Published:Friday | November 25, 2011 | 12:00 AM
 by Dennis Morrison, financial gleaner columnist

In a sign that global economic growth prospects are weakening, the price of copper, one of the leading metals used in industrial production, has been declining in recent months as demand has softened.

So far this year, copper prices have fallen by over 22 per cent on the London Metal Exchange, heading for the first annual drop since 2008. Earlier this week, the price went down by nearly three per cent in futures trading in New York for December.

This coincided with news out of China, the world's largest consumer of copper, that its manufacturing sector has been contracting in the last three months and that the economies of the Asia-Pacific region could be slowing down.

For the most part, Asia-Pacific economies had appeared to be resistant to fiscal and debt troubles that have plagued the United States and Europe over the past two years.

Led by China which is projected to record growth of 9.5 per cent this year, India 7.8 per cent, Indonesia 6.4 per cent, and other East Asian nations at five per cent, the region had become a driver of global recovery.

But in recent months, as consumer confidence in western economies has waned and financial markets have become nervous about Europe's debt crisis, concern about the spillover effects on the Asia-Pacific region has heightened.

These economies are heavily dependent on exports to both the European and American consumer markets, with Europe being China's largest customer.

As European countries are being forced to institute stiff austerity measures to deal with the debt crisis, consumer spending is being squeezed, which must in turn compress demand for imports.

Economic slowdown

This is being felt by Japan, formerly the region's export powerhouse, which has seen its exports crimped by the economic difficulties in its overseas markets, and the strength of the yen.

A slowdown in economic growth in the Asia-Pacific region, if intensified, would weaken the role that the region has played in stimulating global recovery.

Increased exports to the region have been important to the recovery of industrial production in major western economies, including the USA and Germany in particular.

As consumer spending in these countries has been restrained by the recessionary economic conditions, companies have turned to Asian consumers to buy their goods.

The economies of major raw material-exporting countries in Latin America and Africa have also been kept buoyant by the burgeoning demand from China, India, and other industrialising Asian countries.

In previous recessions, developing countries have usually suffered economic shocks from falling demand and prices for their raw material exports, but in this caseChina's strong countercyclical demand has overridden the fall in demand from the US and Europe.

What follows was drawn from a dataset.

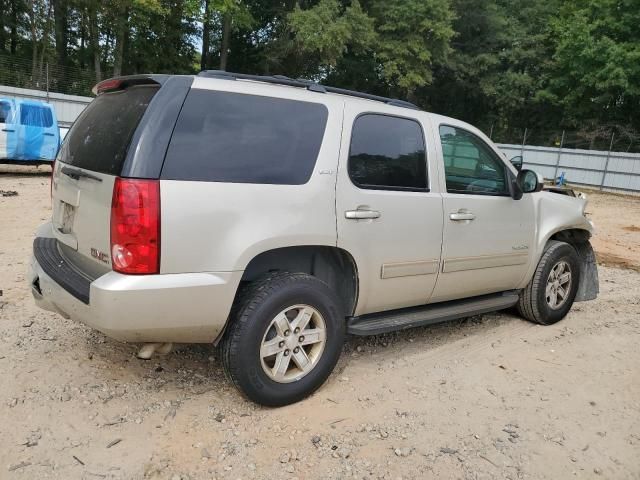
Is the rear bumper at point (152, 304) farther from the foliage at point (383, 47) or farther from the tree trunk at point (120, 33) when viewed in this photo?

It was primarily China's voracious appetite for industrial metals, for example, that was responsible for the steep rebound in copper, nickel and aluminium prices after the collapse at the end of 2008.

The price of copper had sunk to as low as US$3,000 per metric tonne in December 2008, but by end of 2009 had climbed back to just under US$7,000 per tonne.

Nickel prices went up by nearly 75 per cent and aluminium by 46 per cent over the same period.

With recent data from Europe showing that manufacturing output in the region has fallen for four straight months, the steepest fall since June 2009, and the report that new orders for durable goods in the US have dropped in September and October, markets are upwardly revising the risk of another recession.

This is compounded by the uncertainty in Europe caused by the failure to settle the Eurozone bailout plan to deal with the financial problems in Greece, Italy, Spain, etc.

The lukewarm demand by investors for safe-haven assets such as German government 10-year bonds reflects the increasingly dangerous economic climate.